*Document section*:
If ever I was to write a book -- which I won't -- I could name it The Cosmic Resonance Project Of Soulfull Proportions.
High-vibing mind-to-mind trans-information happens on the soul level when both brain hemispheres are 'bridged'... when the heart chakra is open and when the seventh chakra is 'viable'.

It is interesting what Aurobindo said about Mira's and his consciousness as being 'the same'. I never read that, but makes tot. sense. . .

It's stuff-material for my blog, but here will mention only that first time I saw Hildegrd of Bingen's painting on one of Bernadette Robert's book cover, I went week at the knees because of what I was 'relate-seeing'. . .

Painstakingly -- with my kid's Crayola crayons -- I drew an exact replica of that painting before returning the book to the library. I never heard of Hildegard, never knew anything about her but because of that art piece I library-ordered her book.

There is 'conceptual' truth and there is the 'living truth', and the two disclose the whole wv sez "comegend".

Theofilia

Anonymous said...

I scanned the net for Bernadette Robert's books and none of the new publications have the original (Hildegard) book art cover I mention above. It was a tree-winged profile whose wingspan went beyond the frame. It was like a picture within a picture. What else? from memory now -- a blue in color, the top end of 'climbing' castle wall. Wish I took the time to look for the durn drawing.

*Short task 1*: Please reproduce the records word for word, starting at the line that contains "What is the separation of" and ending at the last line of the records.

Dataset records:
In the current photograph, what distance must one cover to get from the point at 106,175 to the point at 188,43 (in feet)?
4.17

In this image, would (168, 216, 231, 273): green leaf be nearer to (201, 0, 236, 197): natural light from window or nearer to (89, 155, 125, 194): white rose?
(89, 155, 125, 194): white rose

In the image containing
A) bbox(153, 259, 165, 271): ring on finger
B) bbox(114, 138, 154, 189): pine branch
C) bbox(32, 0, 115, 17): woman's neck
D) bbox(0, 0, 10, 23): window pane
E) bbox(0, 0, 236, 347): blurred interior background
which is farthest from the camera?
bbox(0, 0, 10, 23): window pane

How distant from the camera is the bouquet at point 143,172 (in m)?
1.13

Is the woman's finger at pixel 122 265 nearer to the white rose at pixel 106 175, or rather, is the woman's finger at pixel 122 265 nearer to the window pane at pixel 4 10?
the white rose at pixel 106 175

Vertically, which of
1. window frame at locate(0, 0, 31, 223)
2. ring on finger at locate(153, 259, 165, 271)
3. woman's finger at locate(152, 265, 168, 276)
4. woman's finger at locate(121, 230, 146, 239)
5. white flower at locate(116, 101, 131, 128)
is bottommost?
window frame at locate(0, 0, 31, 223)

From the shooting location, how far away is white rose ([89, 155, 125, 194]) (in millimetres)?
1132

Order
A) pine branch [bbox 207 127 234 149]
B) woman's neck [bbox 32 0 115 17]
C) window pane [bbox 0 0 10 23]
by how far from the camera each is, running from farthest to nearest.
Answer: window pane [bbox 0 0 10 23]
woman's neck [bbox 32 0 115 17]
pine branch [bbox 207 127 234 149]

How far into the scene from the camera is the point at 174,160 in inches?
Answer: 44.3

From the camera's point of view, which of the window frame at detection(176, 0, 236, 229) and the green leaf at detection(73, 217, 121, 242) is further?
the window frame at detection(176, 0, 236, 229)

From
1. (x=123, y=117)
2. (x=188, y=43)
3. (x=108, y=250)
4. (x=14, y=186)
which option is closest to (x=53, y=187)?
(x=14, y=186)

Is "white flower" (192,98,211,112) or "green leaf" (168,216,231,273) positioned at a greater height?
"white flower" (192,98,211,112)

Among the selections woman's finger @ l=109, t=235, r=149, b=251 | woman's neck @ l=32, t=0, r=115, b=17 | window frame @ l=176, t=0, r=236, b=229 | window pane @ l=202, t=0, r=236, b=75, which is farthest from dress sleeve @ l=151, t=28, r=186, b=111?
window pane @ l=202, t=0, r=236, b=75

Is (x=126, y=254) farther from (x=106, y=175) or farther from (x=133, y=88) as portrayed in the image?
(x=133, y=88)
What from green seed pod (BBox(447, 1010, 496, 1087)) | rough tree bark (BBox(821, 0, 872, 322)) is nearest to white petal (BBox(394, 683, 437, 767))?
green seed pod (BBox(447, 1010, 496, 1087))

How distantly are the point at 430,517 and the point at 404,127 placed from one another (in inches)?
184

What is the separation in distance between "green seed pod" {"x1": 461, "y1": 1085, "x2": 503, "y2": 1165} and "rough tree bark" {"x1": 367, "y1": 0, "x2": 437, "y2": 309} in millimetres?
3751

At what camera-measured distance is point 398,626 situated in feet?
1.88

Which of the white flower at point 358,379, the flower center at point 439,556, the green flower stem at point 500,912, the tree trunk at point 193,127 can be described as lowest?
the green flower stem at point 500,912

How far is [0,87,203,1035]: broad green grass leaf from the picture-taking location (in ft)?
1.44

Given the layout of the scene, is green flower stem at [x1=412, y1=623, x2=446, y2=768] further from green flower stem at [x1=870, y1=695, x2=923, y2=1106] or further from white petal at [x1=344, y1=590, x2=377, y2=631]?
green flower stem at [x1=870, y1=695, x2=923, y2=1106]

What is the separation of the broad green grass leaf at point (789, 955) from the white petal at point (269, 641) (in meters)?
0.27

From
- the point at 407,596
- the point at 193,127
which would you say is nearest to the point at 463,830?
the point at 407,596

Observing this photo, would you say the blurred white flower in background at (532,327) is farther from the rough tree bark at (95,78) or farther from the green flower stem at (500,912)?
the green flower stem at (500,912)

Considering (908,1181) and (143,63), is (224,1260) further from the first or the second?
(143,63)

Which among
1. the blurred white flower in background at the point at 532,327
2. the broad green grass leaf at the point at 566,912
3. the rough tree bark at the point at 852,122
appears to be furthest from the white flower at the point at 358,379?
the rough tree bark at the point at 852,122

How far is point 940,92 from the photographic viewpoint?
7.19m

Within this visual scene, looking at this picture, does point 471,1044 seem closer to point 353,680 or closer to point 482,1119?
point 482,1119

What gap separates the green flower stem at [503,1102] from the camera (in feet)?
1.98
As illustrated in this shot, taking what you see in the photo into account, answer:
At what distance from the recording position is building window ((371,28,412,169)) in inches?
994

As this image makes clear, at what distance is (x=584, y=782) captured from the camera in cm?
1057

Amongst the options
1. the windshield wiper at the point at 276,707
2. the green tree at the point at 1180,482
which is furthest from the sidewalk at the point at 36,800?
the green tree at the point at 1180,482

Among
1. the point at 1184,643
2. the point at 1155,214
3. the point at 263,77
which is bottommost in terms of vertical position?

*Short task 2*: Rewrite the comment about the book cover, starting at "Anonymous said..." and ending at "the durn drawing.", with "castle wall" changed to "stone tower".

*Response 1*:
What is the separation of the broad green grass leaf at point (789, 955) from the white petal at point (269, 641) (in meters)?
0.27

From
- the point at 407,596
- the point at 193,127
which would you say is nearest to the point at 463,830?
the point at 407,596

Observing this photo, would you say the blurred white flower in background at (532,327) is farther from the rough tree bark at (95,78) or farther from the green flower stem at (500,912)?
the green flower stem at (500,912)

Considering (908,1181) and (143,63), is (224,1260) further from the first or the second?
(143,63)

Which among
1. the blurred white flower in background at the point at 532,327
2. the broad green grass leaf at the point at 566,912
3. the rough tree bark at the point at 852,122
appears to be furthest from the white flower at the point at 358,379?
the rough tree bark at the point at 852,122

How far is point 940,92 from the photographic viewpoint?
7.19m

Within this visual scene, looking at this picture, does point 471,1044 seem closer to point 353,680 or closer to point 482,1119?
point 482,1119

What gap separates the green flower stem at [503,1102] from the camera (in feet)?
1.98
As illustrated in this shot, taking what you see in the photo into account, answer:
At what distance from the recording position is building window ((371,28,412,169)) in inches?
994

As this image makes clear, at what distance is (x=584, y=782) captured from the camera in cm?
1057

Amongst the options
1. the windshield wiper at the point at 276,707
2. the green tree at the point at 1180,482
which is furthest from the sidewalk at the point at 36,800?
the green tree at the point at 1180,482

Among
1. the point at 1184,643
2. the point at 1155,214
3. the point at 263,77
which is bottommost in terms of vertical position?

*Response 2*:
Anonymous said...

I scanned the net for Bernadette Robert's books and none of the new publications have the original (Hildegard) book art cover I mention above. It was a tree-winged profile whose wingspan went beyond the frame. It was like a picture within a picture. What else? from memory now -- a blue in color, the top end of 'climbing' stone tower. Wish I took the time to look for the durn drawing.